For May, The Pageturners met again at Fairfield Centre and saw all 10 members in attendance. The group had a very lively and thoughtful discussion on The Lincoln Highway by Amor Towles.
The Lincoln Highway written by Amor Towles
Reviewed by Norma Bandler

The Lincoln Highway by Amor Towles is a New York Times Best Seller. It has been called the Great American Road Novel that tails four boys — three 18-year-olds who met in a juvenile reformatory, plus a brainy 8-year-old — as they set out from Nebraska in June, 1954, in an old Studebaker in pursuit of a better future.
In The Lincoln Highway, the writer begins in June 1954 when 18-year-old Emmett Watson is driven home to Nebraska by the warden of a juvenile work farm where he has just served fifteen months for involuntary manslaughter. His mother long gone, his father recently deceased, and the family farm foreclosed upon by the bank, Emmett’s intention is to pick up his 8-year-old brother Billy and head to California where they can start their lives anew.
Billy has received postcards over the years from his mother, and believes she can be found in the west. But when the warden drives away, Emmett discovers that two friends from the work farm have hidden themselves in the trunk of the warden’s car, only to escape onto the farm without being detected.
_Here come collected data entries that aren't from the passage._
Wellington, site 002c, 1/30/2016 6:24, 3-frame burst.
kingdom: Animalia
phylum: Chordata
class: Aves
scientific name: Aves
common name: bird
They have hatched an altogether different plan for Emmett’s future, one that will take them all on a fateful journey in the opposite direction – to the city of New York.
Spanning just ten days and told from multiple points of view, Towles’s third novel will satisfy fans of his multi-layered literary styling while providing them an array of new and richly imagined settings, characters and themes.
Amor Towles also wrote A Gentleman in Moscow as well as Rules of Civility which many of us have likely read.